- KUTIPAN TEKS
####################

Selain itu, dengan banyaknya basis massa yang dimiliki oleh organisasi berbasis keagamaan, bukan hal yang mustahil untuk mereka membuat gerakan yang masif dan konstruktif untuk berkontribusi mengurangi dampak kerusakan alam.

Kegiatan sosial mulai dari kampanye, pendidikan terkait pentingnya kelestarian alam, hingga penggalangan dana sangat mungkin dilaksanakan oleh organisasi-organisasi dengan basis massa yang tersebar di seluruh penjuru negeri seperti ormas-ormas keagamaan tersebut. 

Beberapa hasil bahtsul masail PBNU, misalnya di Muktamar Cipasung 1994 serta PCNU Jember pada tahun 2019 yang menghasilkan simpulan penolakan izin tambang sebenarnya menunjukkan bahwa institusi berbasis keagamaan mampu bersikap kritis dan mempertimbangkan hak masyarakat.

Dengan pendirian yang berjarak dengan kehidupan masyarakat tersebut, tidak mengherankan jika di kemudian hari pemberian konsesi tambang kepada ormas keagamaan diterima dengan tangan terbuka. Karena memang tidak ada lagi kepedulian dan kepentingan ormas keagamaan untuk membela kelestarian lingkungan hidup serta memikirkan dampak jangka panjang konsesi tersebut untuk masyarakat. 

Seperti halnya penguatan Nasr tentang hal ini dalam bukunya Islamic Life and Thought (1981) bahwa salah satu tugas manusia di bumi adalah menjaga keharmonisan hubungan manusia dengan alam. Manusia yang beragama secara umum diwajibkan menjaga kesatuan ini.

Bahkan sebagian besar agama memiliki pandangan bahwa manusia adalah bagian integral dari alam itu sendiri sehingga konsekuensi dari tindakan melukai alam akan berakibat kepada diri sendiri.

Dalam mimbar-mimbar ceramah Islam—agama yang dianut oleh 84,35% masyarakat Indonesia—kerap kali disebutkan bahwa tugas manusia adalah menjadi khalifah atau pemimpin di muka bumi yang bertugas menjaga amanah Allah. Oleh ulama Mustafa Abu Sway (2021) disebut bahwa salah satu kewajiban manusia sebagai khalifah adalah menanggulangi krisis lingkungan.

Dalam konteks lokal, KH. Ali Yafie dalam paradigma pemikirannya tentang Fikih Lingkungan (2006) juga menuturkan hal yang serupa. Menurutnya, konsep lingkungan amatlah penting menjadi pondasi manusia, sebab efek samping dari egosentrisme dan hilangnya sikap ini dapat membuat manusia alfa dari kesadaran diri terkait spiritual dan material. Mereka hanya akan memuaskan nafsu eksploitasinya menjadi semakin liar.

####################

Entri pertanyaan spasial:
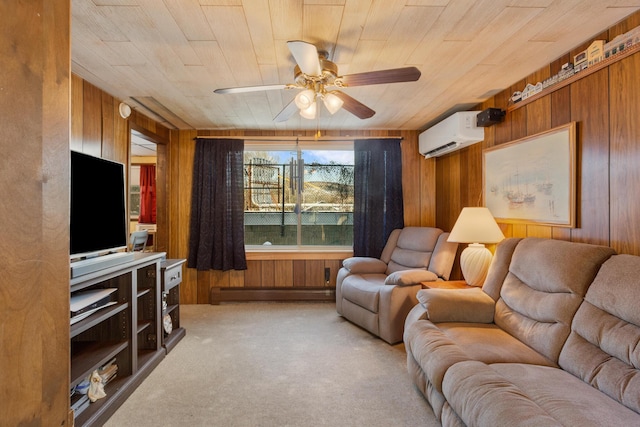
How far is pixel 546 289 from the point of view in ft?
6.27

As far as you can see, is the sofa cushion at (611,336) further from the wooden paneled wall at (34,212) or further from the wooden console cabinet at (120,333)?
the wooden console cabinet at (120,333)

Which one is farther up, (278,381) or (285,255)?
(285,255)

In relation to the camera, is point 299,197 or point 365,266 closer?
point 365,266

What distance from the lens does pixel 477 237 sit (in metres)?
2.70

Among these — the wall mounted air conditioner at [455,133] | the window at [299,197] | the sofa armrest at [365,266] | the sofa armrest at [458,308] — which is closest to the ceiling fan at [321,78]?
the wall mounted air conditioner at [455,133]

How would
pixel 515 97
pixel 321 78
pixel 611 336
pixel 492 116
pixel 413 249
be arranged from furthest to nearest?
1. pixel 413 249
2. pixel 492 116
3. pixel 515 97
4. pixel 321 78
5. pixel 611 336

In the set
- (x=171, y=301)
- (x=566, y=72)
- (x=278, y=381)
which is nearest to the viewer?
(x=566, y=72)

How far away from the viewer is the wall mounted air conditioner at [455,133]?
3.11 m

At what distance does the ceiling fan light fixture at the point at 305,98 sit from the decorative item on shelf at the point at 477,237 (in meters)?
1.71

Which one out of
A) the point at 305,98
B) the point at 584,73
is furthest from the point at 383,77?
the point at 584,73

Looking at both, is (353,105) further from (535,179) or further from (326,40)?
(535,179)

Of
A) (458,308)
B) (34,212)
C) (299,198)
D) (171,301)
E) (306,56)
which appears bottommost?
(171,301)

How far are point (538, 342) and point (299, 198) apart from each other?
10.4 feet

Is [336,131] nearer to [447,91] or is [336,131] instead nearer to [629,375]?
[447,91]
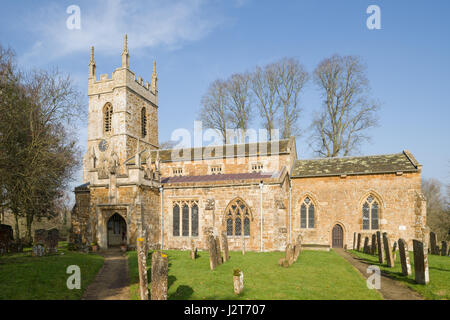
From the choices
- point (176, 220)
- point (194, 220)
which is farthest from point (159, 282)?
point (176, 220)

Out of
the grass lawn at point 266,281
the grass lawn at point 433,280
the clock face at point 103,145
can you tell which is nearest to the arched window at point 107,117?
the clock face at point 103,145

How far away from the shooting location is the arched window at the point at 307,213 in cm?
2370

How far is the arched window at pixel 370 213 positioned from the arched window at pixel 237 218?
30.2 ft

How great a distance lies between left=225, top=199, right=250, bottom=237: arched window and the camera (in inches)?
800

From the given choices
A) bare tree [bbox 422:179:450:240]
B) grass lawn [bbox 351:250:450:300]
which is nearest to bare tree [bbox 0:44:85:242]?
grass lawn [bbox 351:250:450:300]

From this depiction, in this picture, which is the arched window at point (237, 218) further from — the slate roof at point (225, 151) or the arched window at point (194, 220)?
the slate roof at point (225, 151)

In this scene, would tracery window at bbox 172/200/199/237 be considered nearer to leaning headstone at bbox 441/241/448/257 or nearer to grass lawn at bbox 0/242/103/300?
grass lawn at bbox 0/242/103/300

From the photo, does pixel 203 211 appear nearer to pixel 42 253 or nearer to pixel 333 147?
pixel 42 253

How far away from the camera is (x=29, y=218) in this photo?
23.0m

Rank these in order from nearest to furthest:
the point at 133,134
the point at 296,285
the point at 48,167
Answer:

####################

- SOAL LATIHAN
• a. Menurut kutipan teks, berapa persen masyarakat Indonesia yang menganut Islam?
• b. Kumpulkan semua baris dalam entri yang memuat kata "lawn", dengan memperhatikan perbedaan huruf besar dan kecil.
Kutipan teks dan entri di atas diambil dari sumber yang berlainan.

- KUNCI JAWABAN
• a. Islam dianut oleh 84,35% masyarakat Indonesia.

• b.
the grass lawn at point 266,281
the grass lawn at point 433,280
B) grass lawn [bbox 351:250:450:300]
grass lawn [bbox 351:250:450:300]
In this scene, would tracery window at bbox 172/200/199/237 be considered nearer to leaning headstone at bbox 441/241/448/257 or nearer to grass lawn at bbox 0/242/103/300?
grass lawn at bbox 0/242/103/300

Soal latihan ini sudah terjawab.